(Saved entries)
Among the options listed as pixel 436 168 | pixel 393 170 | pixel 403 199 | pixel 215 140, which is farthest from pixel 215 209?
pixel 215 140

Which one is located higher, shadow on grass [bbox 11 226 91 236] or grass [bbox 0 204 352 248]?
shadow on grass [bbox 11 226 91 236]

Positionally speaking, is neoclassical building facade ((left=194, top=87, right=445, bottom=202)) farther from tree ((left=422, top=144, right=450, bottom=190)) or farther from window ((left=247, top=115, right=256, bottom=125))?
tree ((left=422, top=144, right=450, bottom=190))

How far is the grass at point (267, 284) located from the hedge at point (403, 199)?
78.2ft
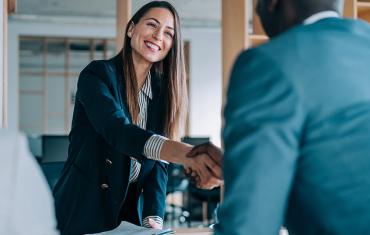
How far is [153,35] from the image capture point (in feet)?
6.09

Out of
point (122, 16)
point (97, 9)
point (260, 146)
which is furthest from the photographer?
point (97, 9)

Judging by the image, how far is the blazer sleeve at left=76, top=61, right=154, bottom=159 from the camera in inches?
55.6

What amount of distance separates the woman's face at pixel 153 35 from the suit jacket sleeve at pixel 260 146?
1144mm

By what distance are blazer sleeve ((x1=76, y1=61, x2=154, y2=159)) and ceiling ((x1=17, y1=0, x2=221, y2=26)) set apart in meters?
7.59

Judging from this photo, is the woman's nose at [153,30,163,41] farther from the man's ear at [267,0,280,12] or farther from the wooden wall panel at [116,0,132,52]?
the wooden wall panel at [116,0,132,52]

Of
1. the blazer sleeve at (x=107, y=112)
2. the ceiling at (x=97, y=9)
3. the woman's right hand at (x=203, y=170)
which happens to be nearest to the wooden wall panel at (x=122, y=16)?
the blazer sleeve at (x=107, y=112)

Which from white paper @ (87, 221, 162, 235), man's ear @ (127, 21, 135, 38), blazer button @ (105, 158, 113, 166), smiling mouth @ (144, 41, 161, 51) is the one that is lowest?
white paper @ (87, 221, 162, 235)

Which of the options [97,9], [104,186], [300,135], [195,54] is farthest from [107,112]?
[195,54]

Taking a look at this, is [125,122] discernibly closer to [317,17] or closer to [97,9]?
[317,17]

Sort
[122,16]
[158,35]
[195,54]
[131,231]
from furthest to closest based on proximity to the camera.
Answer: [195,54]
[122,16]
[158,35]
[131,231]

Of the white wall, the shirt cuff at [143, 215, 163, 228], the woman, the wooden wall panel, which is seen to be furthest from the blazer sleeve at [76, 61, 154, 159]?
the white wall

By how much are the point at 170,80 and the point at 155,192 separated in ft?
1.25

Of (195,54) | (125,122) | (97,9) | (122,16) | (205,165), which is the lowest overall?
(205,165)

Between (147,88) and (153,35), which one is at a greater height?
(153,35)
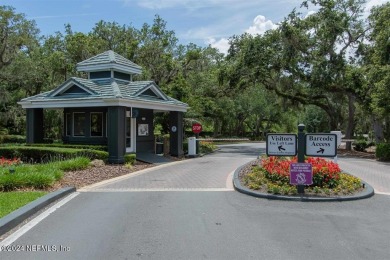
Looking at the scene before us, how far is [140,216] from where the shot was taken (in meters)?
7.62

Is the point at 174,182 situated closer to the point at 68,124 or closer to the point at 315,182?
the point at 315,182

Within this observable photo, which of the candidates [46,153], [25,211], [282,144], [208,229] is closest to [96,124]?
[46,153]

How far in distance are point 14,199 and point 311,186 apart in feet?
22.1

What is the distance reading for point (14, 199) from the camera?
8523 mm

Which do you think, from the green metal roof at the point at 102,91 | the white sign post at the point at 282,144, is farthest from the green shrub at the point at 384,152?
the white sign post at the point at 282,144

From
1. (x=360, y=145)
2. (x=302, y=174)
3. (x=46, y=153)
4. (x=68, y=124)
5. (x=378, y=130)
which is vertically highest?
(x=68, y=124)

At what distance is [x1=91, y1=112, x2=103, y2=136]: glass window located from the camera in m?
20.9

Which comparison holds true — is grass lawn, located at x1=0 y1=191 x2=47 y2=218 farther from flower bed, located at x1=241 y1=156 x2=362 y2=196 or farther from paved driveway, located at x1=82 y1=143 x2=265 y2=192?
flower bed, located at x1=241 y1=156 x2=362 y2=196

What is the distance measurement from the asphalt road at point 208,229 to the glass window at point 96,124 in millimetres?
11565

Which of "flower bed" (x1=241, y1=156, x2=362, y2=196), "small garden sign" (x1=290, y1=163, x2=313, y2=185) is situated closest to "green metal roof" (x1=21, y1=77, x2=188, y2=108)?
"flower bed" (x1=241, y1=156, x2=362, y2=196)

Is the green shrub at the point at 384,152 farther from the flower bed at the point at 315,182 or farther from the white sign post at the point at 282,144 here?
the white sign post at the point at 282,144

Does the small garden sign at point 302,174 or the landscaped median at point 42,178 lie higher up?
the small garden sign at point 302,174

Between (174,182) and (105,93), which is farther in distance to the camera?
(105,93)

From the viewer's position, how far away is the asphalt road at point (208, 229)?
554cm
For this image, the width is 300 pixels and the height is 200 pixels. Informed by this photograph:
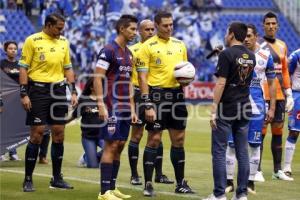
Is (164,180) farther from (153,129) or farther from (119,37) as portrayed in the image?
(119,37)

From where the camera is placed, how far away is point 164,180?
9617mm

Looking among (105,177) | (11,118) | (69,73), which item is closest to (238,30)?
(105,177)

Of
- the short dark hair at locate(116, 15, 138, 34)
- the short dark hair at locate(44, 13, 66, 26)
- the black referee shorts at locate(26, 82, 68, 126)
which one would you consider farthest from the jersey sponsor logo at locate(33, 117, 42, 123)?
the short dark hair at locate(116, 15, 138, 34)

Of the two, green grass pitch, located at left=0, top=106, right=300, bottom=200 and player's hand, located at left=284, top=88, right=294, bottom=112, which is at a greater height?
player's hand, located at left=284, top=88, right=294, bottom=112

→ **PROBLEM STATEMENT**
Reproduce the items word for word, starting at the line that contains "y1=77, x2=188, y2=108)?" and ending at the final line of the items. Leave the pictures out of your copy.

→ **CORRECT RESPONSE**
Which of "flower bed" (x1=241, y1=156, x2=362, y2=196), "small garden sign" (x1=290, y1=163, x2=313, y2=185) is situated closest to "green metal roof" (x1=21, y1=77, x2=188, y2=108)?
"flower bed" (x1=241, y1=156, x2=362, y2=196)

Is the green shrub at the point at 384,152 farther from the flower bed at the point at 315,182 or farther from the white sign post at the point at 282,144 here?
the white sign post at the point at 282,144

Does the small garden sign at point 302,174 or the landscaped median at point 42,178 lie higher up?
the small garden sign at point 302,174

Between (174,182) and (105,93), which is farther in distance to the camera?
(105,93)

From the viewer's position, how far away is the asphalt road at point (208, 229)?
554cm
For this image, the width is 300 pixels and the height is 200 pixels. Informed by this photograph:
Is (164,180) farther from (153,129) or farther from (119,37) as portrayed in the image?
(119,37)

From where the camera is placed, how far away is point 164,180?
9617mm

Looking among (105,177) | (11,118) | (69,73), which item is closest to (238,30)?
(105,177)

Of
- the short dark hair at locate(116, 15, 138, 34)
- the short dark hair at locate(44, 13, 66, 26)
- the black referee shorts at locate(26, 82, 68, 126)
which one would you consider farthest from the jersey sponsor logo at locate(33, 117, 42, 123)?
the short dark hair at locate(116, 15, 138, 34)

Of the two, green grass pitch, located at left=0, top=106, right=300, bottom=200 and player's hand, located at left=284, top=88, right=294, bottom=112, which is at a greater height?
player's hand, located at left=284, top=88, right=294, bottom=112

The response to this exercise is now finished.